CStructures & Pointers

Structures & Pointers

Structs are frequently accessed through pointers rather than by value — for the same reasons pointers matter everywhere else in C: avoiding copies, and letting a function modify the caller's data. A pointer to a struct works like a pointer to anything else, but C gives it its own dedicated member-access syntax: the arrow operator.

Declaring a pointer to a struct

C
struct Point {
    int x;
    int y;
};

struct Point pt = {3, 4};
struct Point *p = &pt;   /* p holds the address of pt */
Two ways to reach a member through a pointer

Since p is a pointer, not a struct itself, the dot operator cannot be applied to p directly — you first have to dereference it to get back to the actual struct, then use dot. That reads awkwardly because . binds tighter than *, so the dereference needs parentheses.

C
#include <stdio.h>

struct Point {
    int x;
    int y;
};

int main(void) {
    struct Point pt = {3, 4};
    struct Point *p = &pt;

    /* Form 1: explicit dereference, then dot. Parentheses are required. */
    printf("(*p).x = %d\n", (*p).x);

    /* Form 2: the arrow operator does the same thing, more cleanly. */
    printf("p->x   = %d\n", p->x);

    return 0;
}
(*p).x = 3
p->x   = 3

p->x is exactly equivalent to (*p).x — the arrow operator exists purely as convenient, less error-prone sugar for "dereference, then access a member." In practice, virtually all real C code uses -> and reserves (*p).x for explaining what -> actually does.

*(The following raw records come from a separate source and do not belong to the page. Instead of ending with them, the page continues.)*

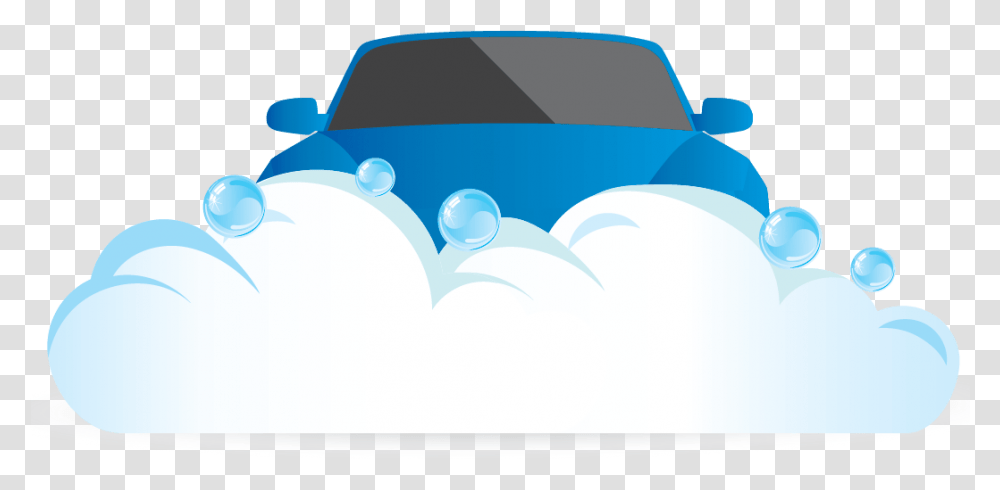 Background Ppt Car Wash, Windshield, Nature, Outdoors Transparent Png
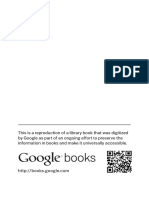 Una Coleccion de Cartas Eruditas PDF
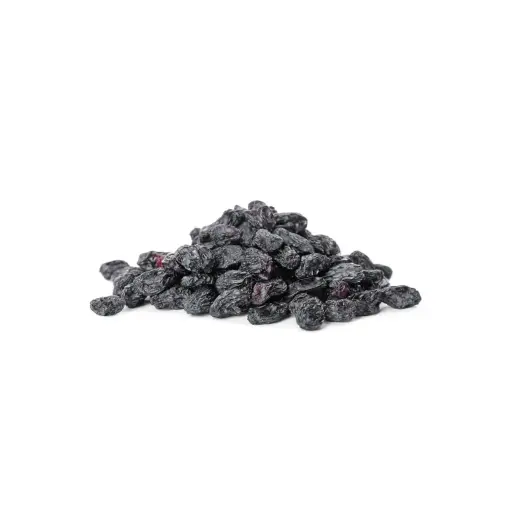 [1214002] UVETTA NERA S/CONSERVANTI 250GR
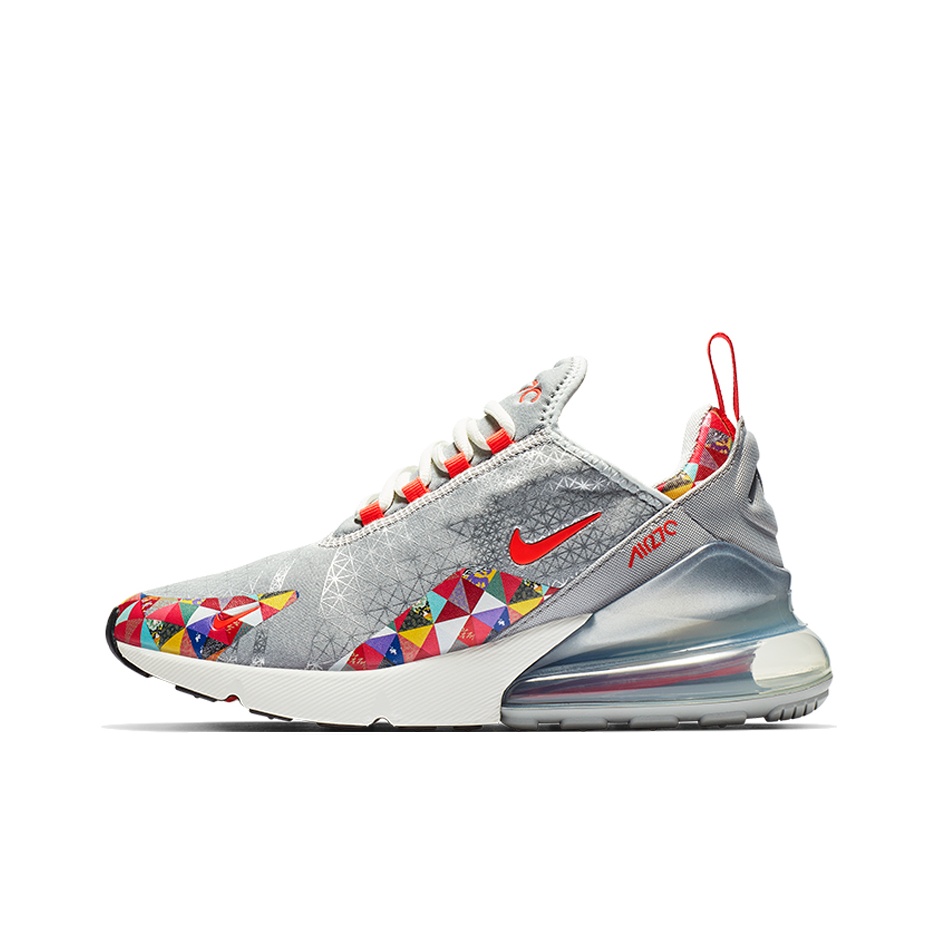 Nike Air Max 270 Chaussures de - Nike Shoes Air Max 270 avis et prix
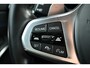 BMW 3-Serie Touring 330e M-Sport Pro Pano M-zetels ACC HUD HiFi 19inch
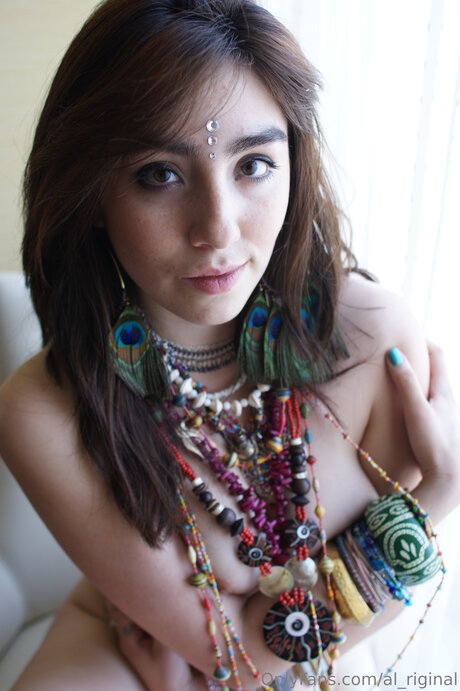 Flor Apassion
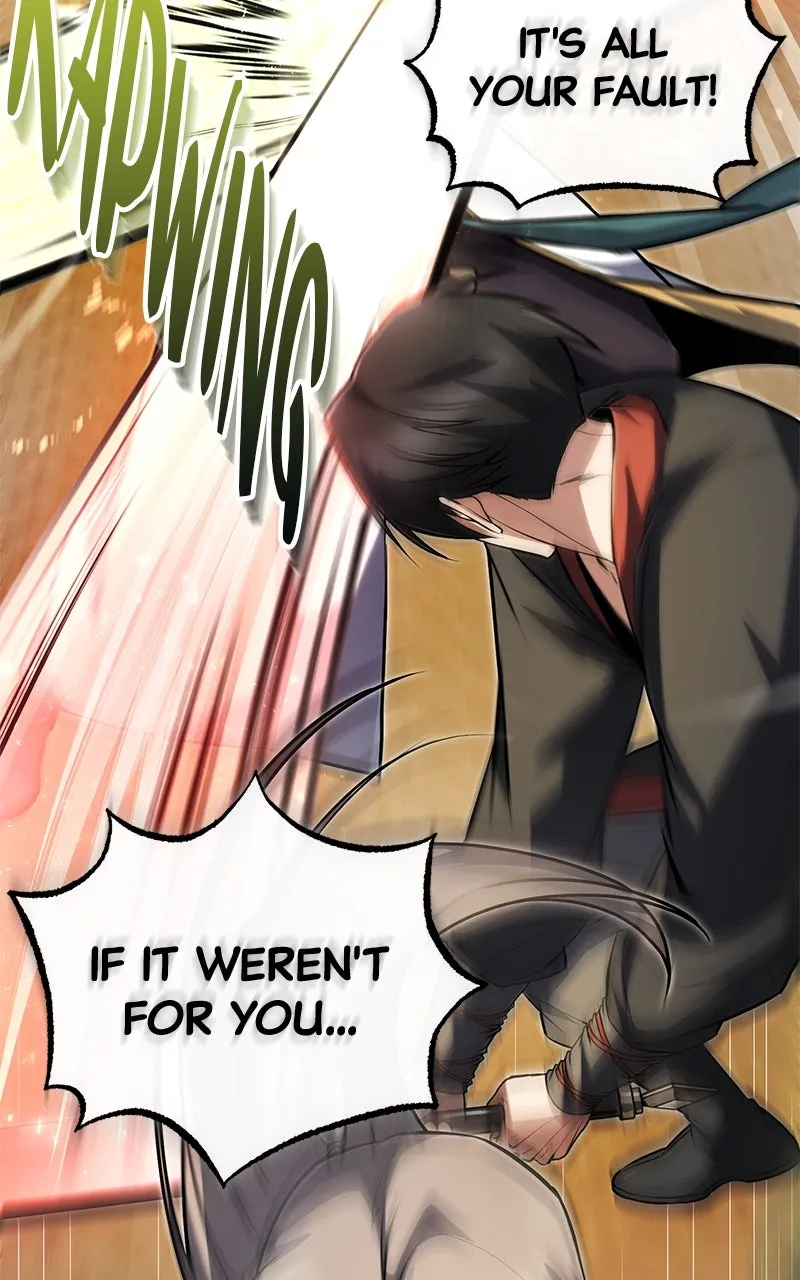 Best Teacher Baek Chapter 139 page 132 - 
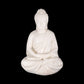 Budha Statue, Buddha Table Top, Home Decor, Gift items, Religious items.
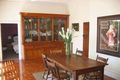 Property photo of 62 Aintree Road Glen Iris VIC 3146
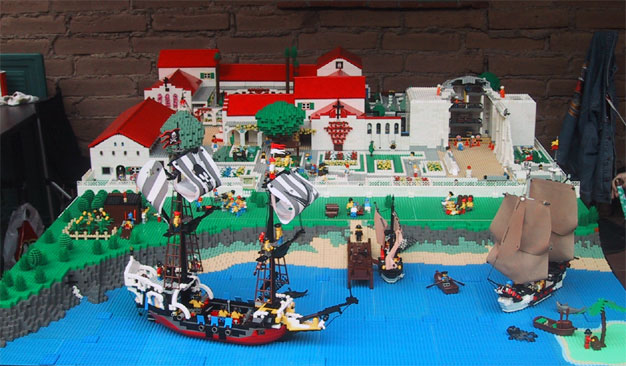 piratefest03a.jpg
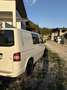 Volkswagen T5 Transporter Weiß - thumbnail 3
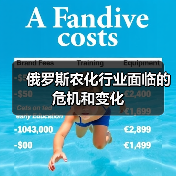 俄罗斯农化行业面临的危机和变化(图4) 俄罗斯农化行业面临的危机和变化(图4)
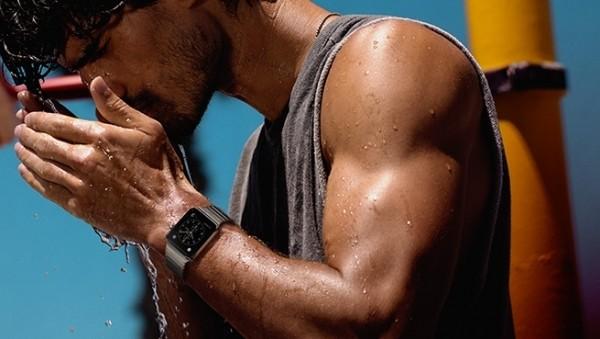 Microsoft Band与Apple Watch：微软与苹果打响可穿戴之战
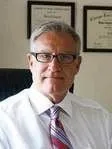 Henry Brian Samuels's picture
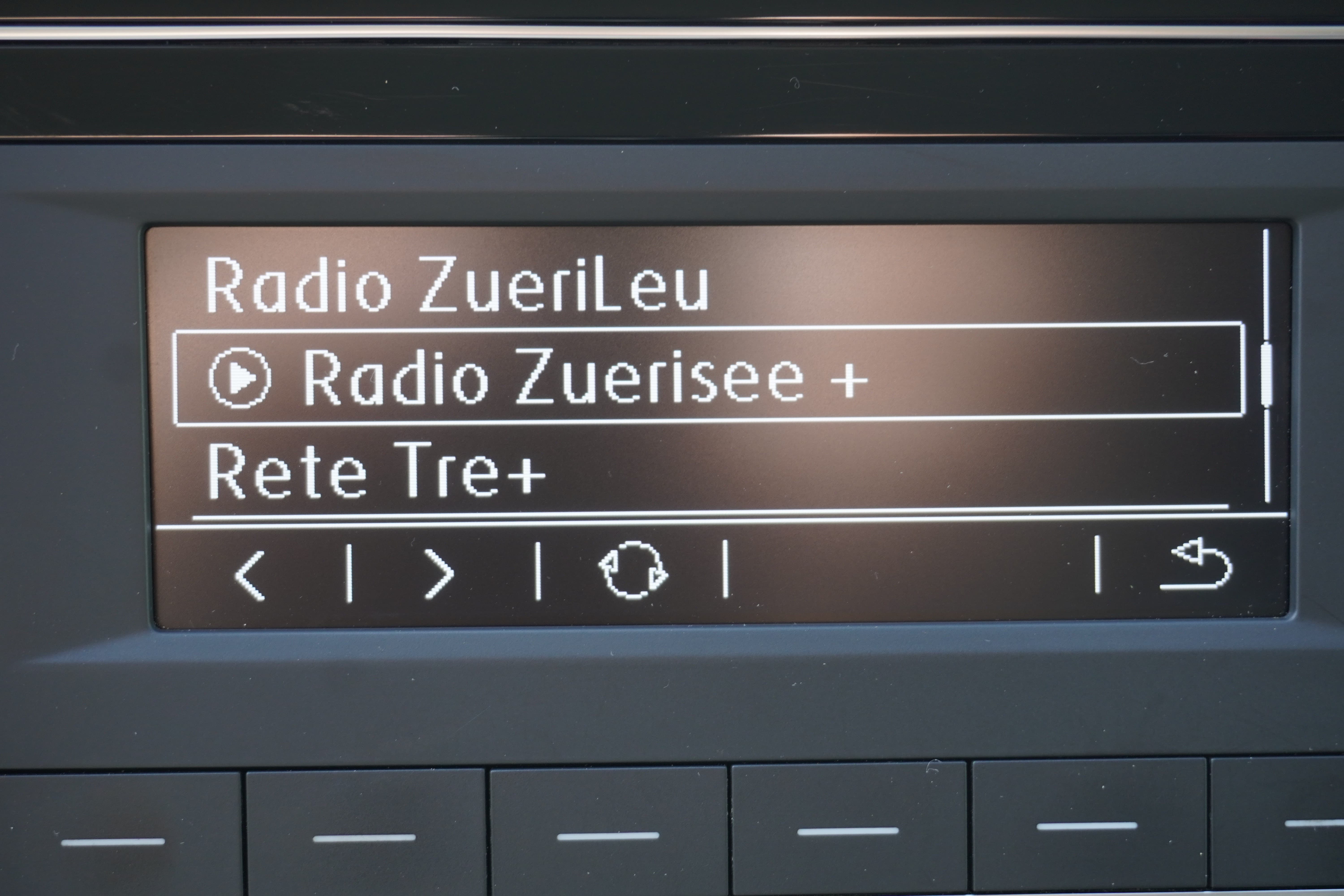 VW T6.1 2.0 TDI EINBAU-SCHRÄNKE!!! - Bild 30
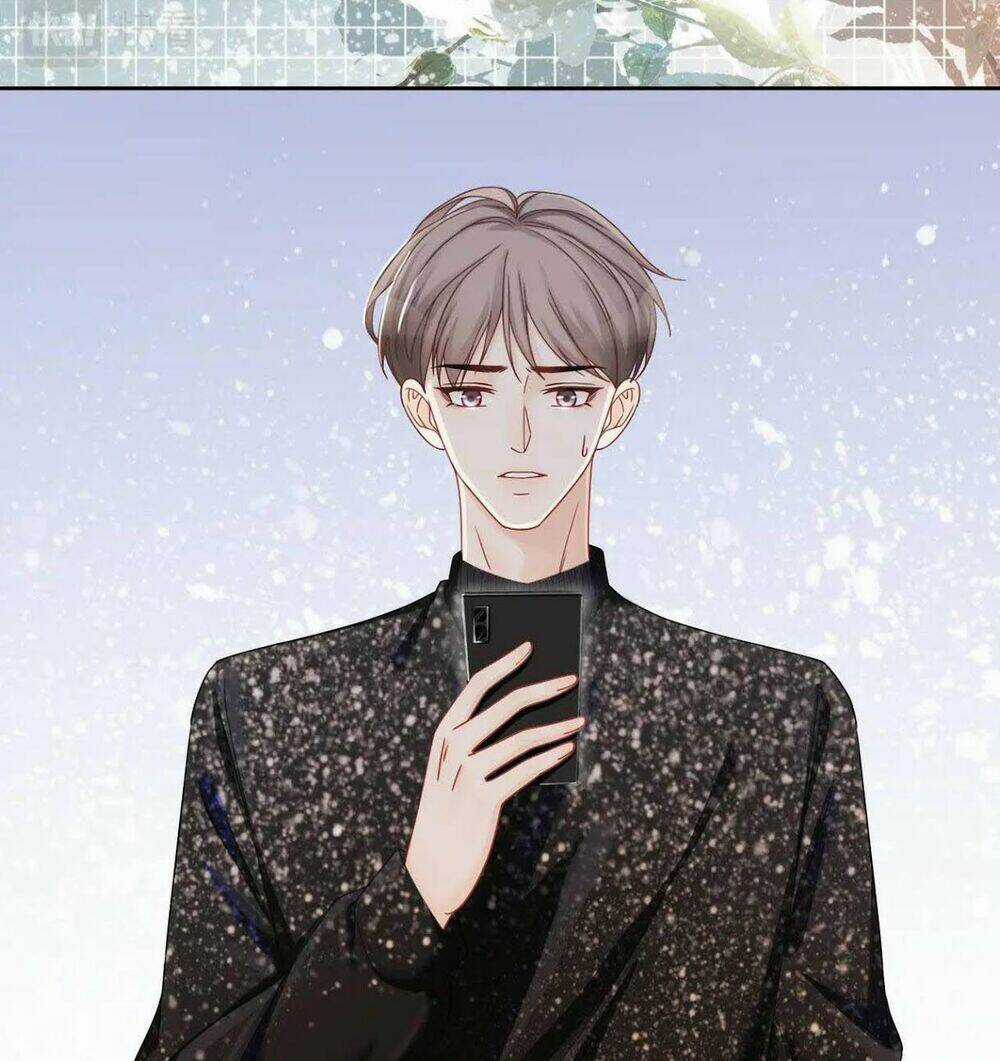 Xuyên Nhanh Nữ Phụ Bình Tĩnh Chút Chapter 24 trang 9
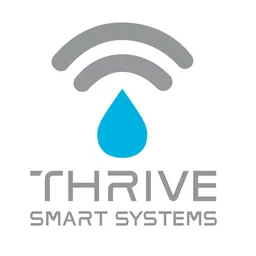 Thrive Smart Systems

Why pass structs by pointer

Passing a struct to a function by value copies every single byte of that struct onto the function's stack frame. For a small struct like Point (two ints), that is cheap. For a struct holding several arrays, buffers, or many fields, the copy can be a real, measurable performance cost — and it happens every time the struct is passed, including when it's passed back out as a return value. Passing a pointer instead copies only the address (typically 4 or 8 bytes), regardless of how large the pointed-to struct is.

C
struct BigRecord {
    char buffer[4096];
    double samples[500];
    int    metadata[128];
};

/* Copies ~8KB+ every call — expensive and wasteful. */
void processByValue(struct BigRecord record) { /* ... */ }

/* Copies only a pointer, regardless of BigRecord's size. */
void processByPointer(struct BigRecord *record) { /* ... */ }
Large structs by value are a real cost
Passing large structs by value is one of the most common accidental performance mistakes in C code. If a struct is more than a few machine words in size, prefer passing a pointer to it — `const struct T *` if the function should not modify it, `struct T *` if it should.
Modifying the caller's struct through a pointer

This directly follows from how pass-by-reference works in C: since the function receives the actual address of the caller's struct, writes made through that pointer are visible to the caller after the function returns. This is the standard way to write functions that update a struct "in place."

C
#include <stdio.h>

struct Point {
    int x;
    int y;
};

void translate(struct Point *p, int dx, int dy) {
    p->x += dx;
    p->y += dy;
}

int main(void) {
    struct Point pt = {0, 0};
    translate(&pt, 5, 3);
    printf("pt = (%d, %d)\n", pt.x, pt.y);
    return 0;
}
pt = (5, 3)

Without the pointer, translate would only be able to modify its own local copy of the struct, and pt in main would remain unchanged after the call returns.

Syntax

Meaning

Typical usage

s.member

Access a member of a struct value directly

When you have an actual struct variable, not a pointer

(*p).member

Dereference the pointer, then access the member

Rare in practice — mostly used to explain ->

p->member

Shorthand for (*p).member

The idiomatic way to access members through a pointer

Const-correctness for read-only access
If a function only needs to read a struct through a pointer and should never modify it, declare the parameter as `const struct Point *p`. This documents the intent, and the compiler will flag any accidental attempt to write through `p`.
  • p->member is shorthand for (*p).member — both mean the same thing.

  • Passing a pointer avoids copying the whole struct, which matters as structs grow.

  • A function that receives a pointer can modify the caller's original struct.

  • Use const struct T * for pointer parameters that should only read, never write.